EXERCISE DESCRIPTION:
Output the lines from the one containing "Pictorially, is bare" through the last line, inclusive, as a JSON list of strings with one string per line, omitting blank lines.

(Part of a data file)
○ ○ ○ ○ ○ ○ ○
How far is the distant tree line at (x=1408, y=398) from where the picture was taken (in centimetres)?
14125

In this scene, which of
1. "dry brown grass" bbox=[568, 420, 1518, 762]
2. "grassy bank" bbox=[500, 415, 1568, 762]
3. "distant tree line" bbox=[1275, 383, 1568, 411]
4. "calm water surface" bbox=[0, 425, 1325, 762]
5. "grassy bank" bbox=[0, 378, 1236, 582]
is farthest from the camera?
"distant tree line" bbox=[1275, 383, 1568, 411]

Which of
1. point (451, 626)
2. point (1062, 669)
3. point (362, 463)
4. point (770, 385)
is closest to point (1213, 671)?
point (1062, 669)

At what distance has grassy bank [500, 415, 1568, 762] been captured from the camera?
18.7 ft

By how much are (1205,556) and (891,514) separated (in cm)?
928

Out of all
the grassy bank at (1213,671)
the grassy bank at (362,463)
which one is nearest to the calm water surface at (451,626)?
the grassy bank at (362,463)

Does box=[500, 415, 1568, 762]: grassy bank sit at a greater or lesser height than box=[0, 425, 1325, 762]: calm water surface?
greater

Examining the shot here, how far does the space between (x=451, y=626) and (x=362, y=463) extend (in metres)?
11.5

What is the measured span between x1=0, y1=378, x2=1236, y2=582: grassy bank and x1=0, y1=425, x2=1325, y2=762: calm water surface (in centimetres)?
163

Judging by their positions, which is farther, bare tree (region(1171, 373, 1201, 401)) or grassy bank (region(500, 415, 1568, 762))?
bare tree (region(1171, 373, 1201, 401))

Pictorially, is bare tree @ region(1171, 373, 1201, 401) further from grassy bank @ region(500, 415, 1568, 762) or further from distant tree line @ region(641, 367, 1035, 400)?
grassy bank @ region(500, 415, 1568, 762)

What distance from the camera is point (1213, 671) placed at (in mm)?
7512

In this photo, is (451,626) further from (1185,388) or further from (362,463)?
○ ○ ○ ○ ○ ○ ○
RESULT OF THE EXERCISE:
[
  "Pictorially, is bare tree @ region(1171, 373, 1201, 401) further from grassy bank @ region(500, 415, 1568, 762) or further from distant tree line @ region(641, 367, 1035, 400)?",
  "grassy bank @ region(500, 415, 1568, 762)",
  "What distance from the camera is point (1213, 671) placed at (in mm)?",
  "7512",
  "In this photo, is (451,626) further from (1185,388) or further from (362,463)?"
]